WHAT THE EXERCISE ASKS –
Retype the lines starting with the line that contains "In terms of" and going on through the line that contains "Answer: point (402, 694)", and leave the pictures out of your answer.

+++ GIVEN ENTRIES +++

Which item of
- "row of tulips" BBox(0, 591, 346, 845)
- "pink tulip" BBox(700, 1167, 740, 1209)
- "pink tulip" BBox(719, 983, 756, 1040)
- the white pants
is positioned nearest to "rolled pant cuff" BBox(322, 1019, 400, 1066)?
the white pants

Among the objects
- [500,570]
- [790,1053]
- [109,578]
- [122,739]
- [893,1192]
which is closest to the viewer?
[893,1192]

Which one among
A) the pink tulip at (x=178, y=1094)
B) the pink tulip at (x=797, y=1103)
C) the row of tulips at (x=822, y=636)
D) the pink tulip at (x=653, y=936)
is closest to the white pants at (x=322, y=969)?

+++
+++ GIVEN ENTRIES +++

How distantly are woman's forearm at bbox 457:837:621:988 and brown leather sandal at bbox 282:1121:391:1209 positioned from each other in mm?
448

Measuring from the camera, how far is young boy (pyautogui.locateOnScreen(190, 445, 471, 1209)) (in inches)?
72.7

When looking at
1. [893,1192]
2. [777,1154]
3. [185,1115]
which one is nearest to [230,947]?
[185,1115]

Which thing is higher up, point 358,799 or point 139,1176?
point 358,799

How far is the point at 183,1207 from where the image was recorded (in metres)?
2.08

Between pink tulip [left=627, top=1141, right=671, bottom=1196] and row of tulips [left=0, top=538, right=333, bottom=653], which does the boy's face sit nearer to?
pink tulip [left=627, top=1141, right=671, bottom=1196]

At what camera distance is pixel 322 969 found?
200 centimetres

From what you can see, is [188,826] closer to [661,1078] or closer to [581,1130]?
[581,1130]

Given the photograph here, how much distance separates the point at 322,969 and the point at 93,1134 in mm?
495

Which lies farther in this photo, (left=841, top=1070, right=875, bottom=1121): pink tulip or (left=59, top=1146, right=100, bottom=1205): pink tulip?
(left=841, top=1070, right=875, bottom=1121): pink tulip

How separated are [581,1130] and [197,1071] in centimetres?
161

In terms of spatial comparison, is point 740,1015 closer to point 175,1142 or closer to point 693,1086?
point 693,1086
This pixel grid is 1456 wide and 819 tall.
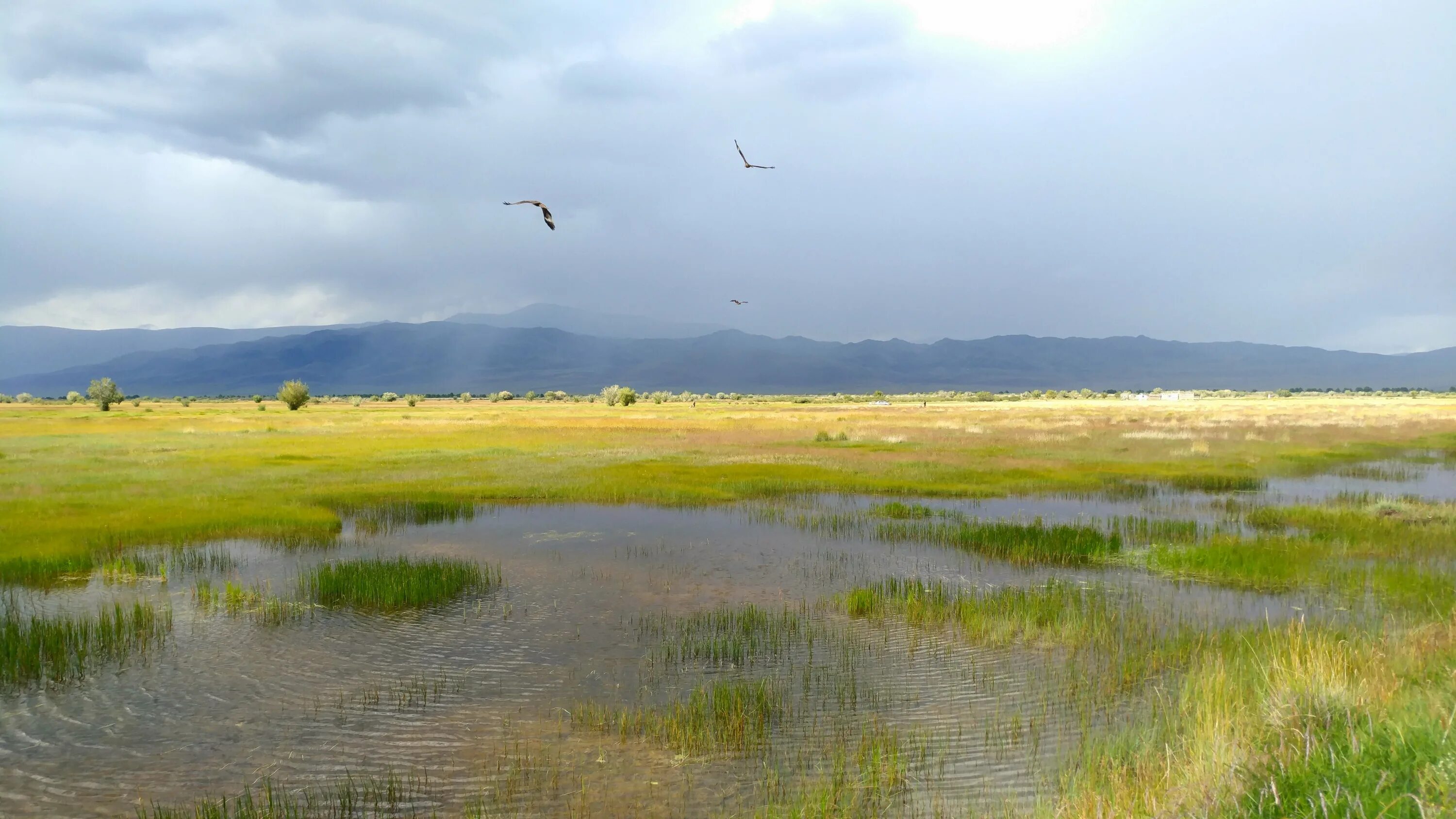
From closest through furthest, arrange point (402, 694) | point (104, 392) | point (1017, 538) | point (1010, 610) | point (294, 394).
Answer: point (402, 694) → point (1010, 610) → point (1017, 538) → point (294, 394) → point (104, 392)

+++

ANSWER FOR THIS EXERCISE –
In terms of spatial comparison, is point 740,1015 closer to point 175,1142 or closer to point 693,1086?
point 693,1086
This pixel grid is 1456 wide and 819 tall.
From closest through furthest, arrange point (402, 694) | point (104, 392) | point (1017, 538) | point (1010, 610) | point (294, 394).
Answer: point (402, 694) → point (1010, 610) → point (1017, 538) → point (294, 394) → point (104, 392)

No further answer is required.